(Data records)
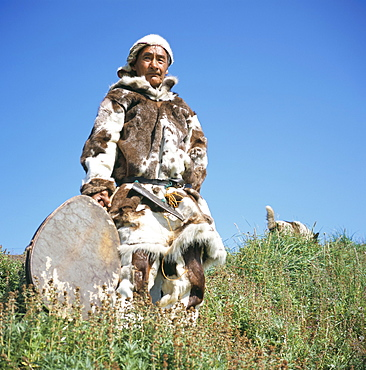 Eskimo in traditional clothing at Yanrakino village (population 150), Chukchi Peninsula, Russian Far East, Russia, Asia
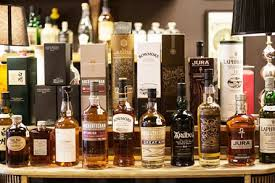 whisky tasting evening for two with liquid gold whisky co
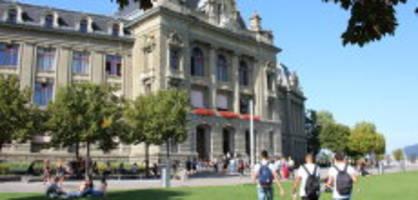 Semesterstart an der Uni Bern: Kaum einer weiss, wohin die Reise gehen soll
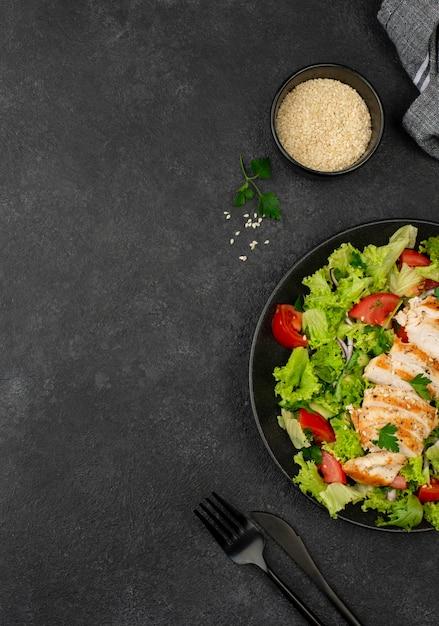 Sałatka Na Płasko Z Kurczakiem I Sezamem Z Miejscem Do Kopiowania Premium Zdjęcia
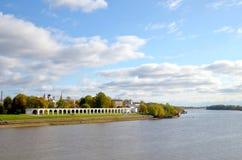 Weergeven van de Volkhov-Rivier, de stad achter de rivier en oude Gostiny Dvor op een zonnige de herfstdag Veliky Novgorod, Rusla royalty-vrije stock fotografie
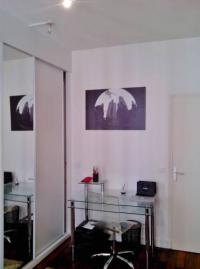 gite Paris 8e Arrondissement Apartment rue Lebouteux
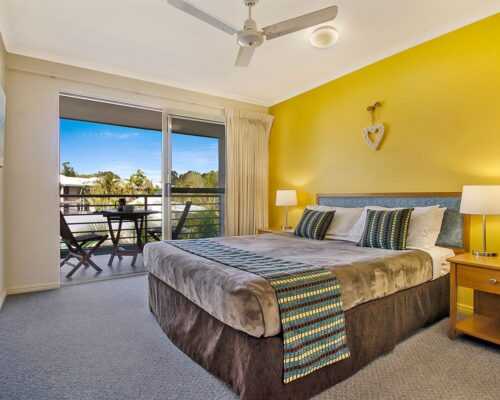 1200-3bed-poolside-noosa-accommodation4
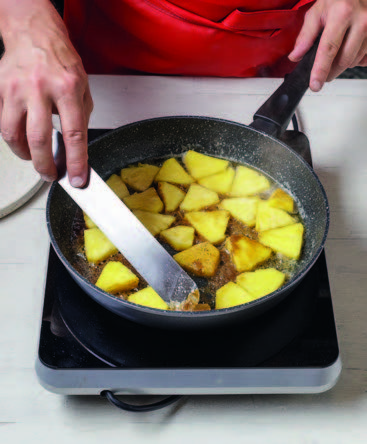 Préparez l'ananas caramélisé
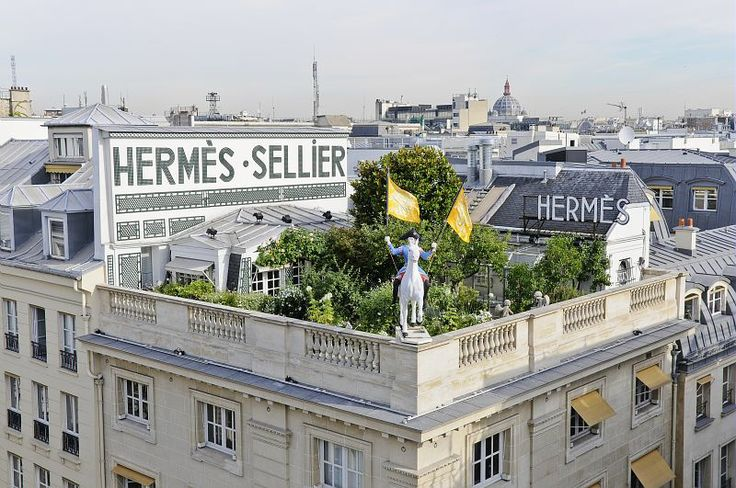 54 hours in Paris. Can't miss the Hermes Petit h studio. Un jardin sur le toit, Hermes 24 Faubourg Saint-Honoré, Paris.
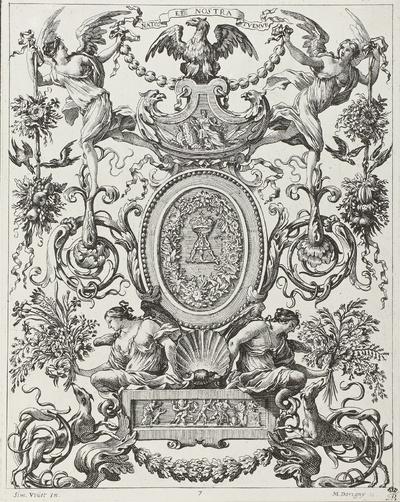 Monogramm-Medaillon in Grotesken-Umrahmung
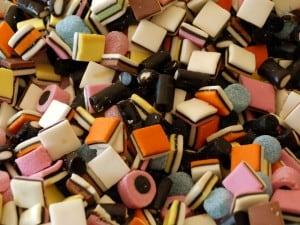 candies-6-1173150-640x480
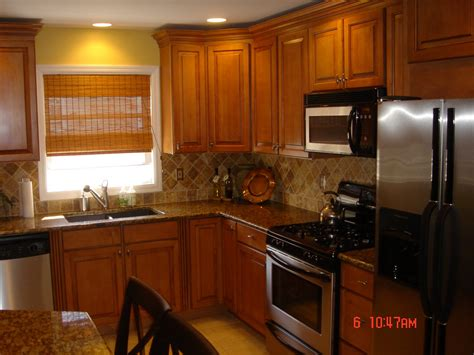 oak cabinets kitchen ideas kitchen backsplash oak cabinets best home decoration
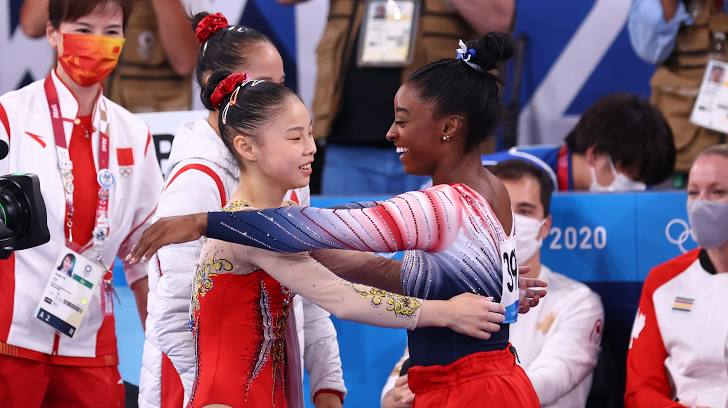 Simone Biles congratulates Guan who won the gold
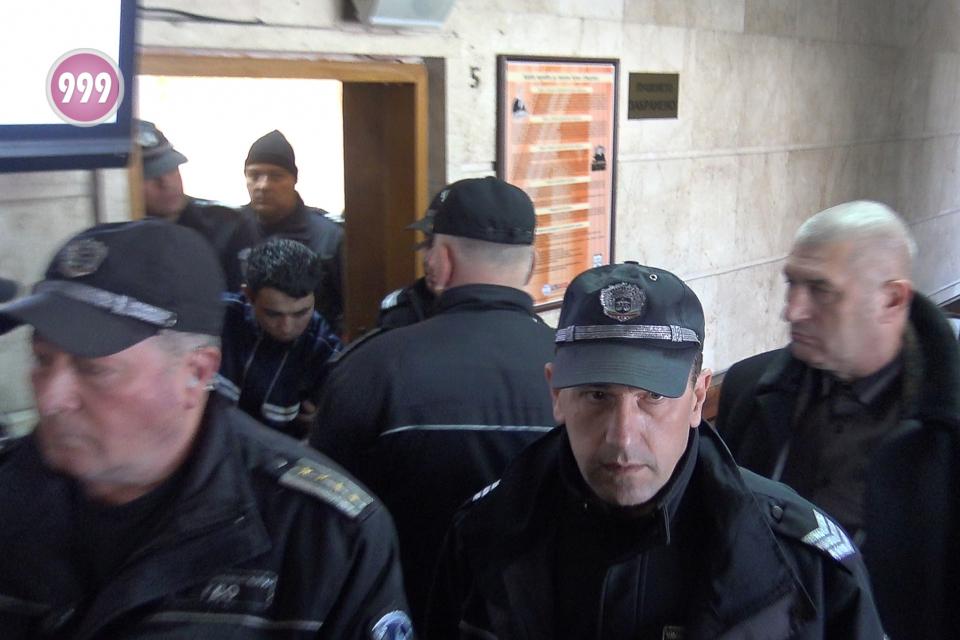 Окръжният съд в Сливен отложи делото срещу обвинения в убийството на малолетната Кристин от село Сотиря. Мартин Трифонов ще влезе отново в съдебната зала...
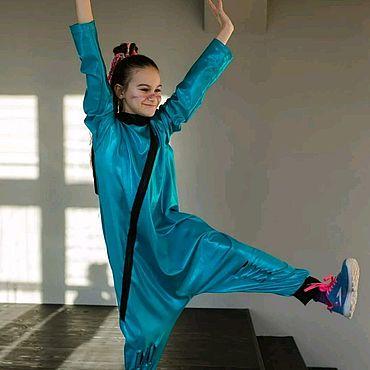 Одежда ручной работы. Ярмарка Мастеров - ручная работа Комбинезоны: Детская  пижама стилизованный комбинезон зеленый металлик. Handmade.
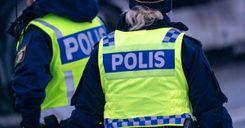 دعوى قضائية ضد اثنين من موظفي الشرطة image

*What is required:*
A word-for-word copy is required of the lines above from the line with "54 hours in" through the last line of the data; no other lines and no pictures belong in it.

*Solution to this task:*
 54 hours in Paris. Can't miss the Hermes Petit h studio. Un jardin sur le toit, Hermes 24 Faubourg Saint-Honoré, Paris.
 Monogramm-Medaillon in Grotesken-Umrahmung
 candies-6-1173150-640x480
 oak cabinets kitchen ideas kitchen backsplash oak cabinets best home decoration
 Simone Biles congratulates Guan who won the gold
 Окръжният съд в Сливен отложи делото срещу обвинения в убийството на малолетната Кристин от село Сотиря. Мартин Трифонов ще влезе отново в съдебната зала...
 Одежда ручной работы. Ярмарка Мастеров - ручная работа Комбинезоны: Детская  пижама стилизованный комбинезон зеленый металлик. Handmade.
 دعوى قضائية ضد اثنين من موظفي الشرطة image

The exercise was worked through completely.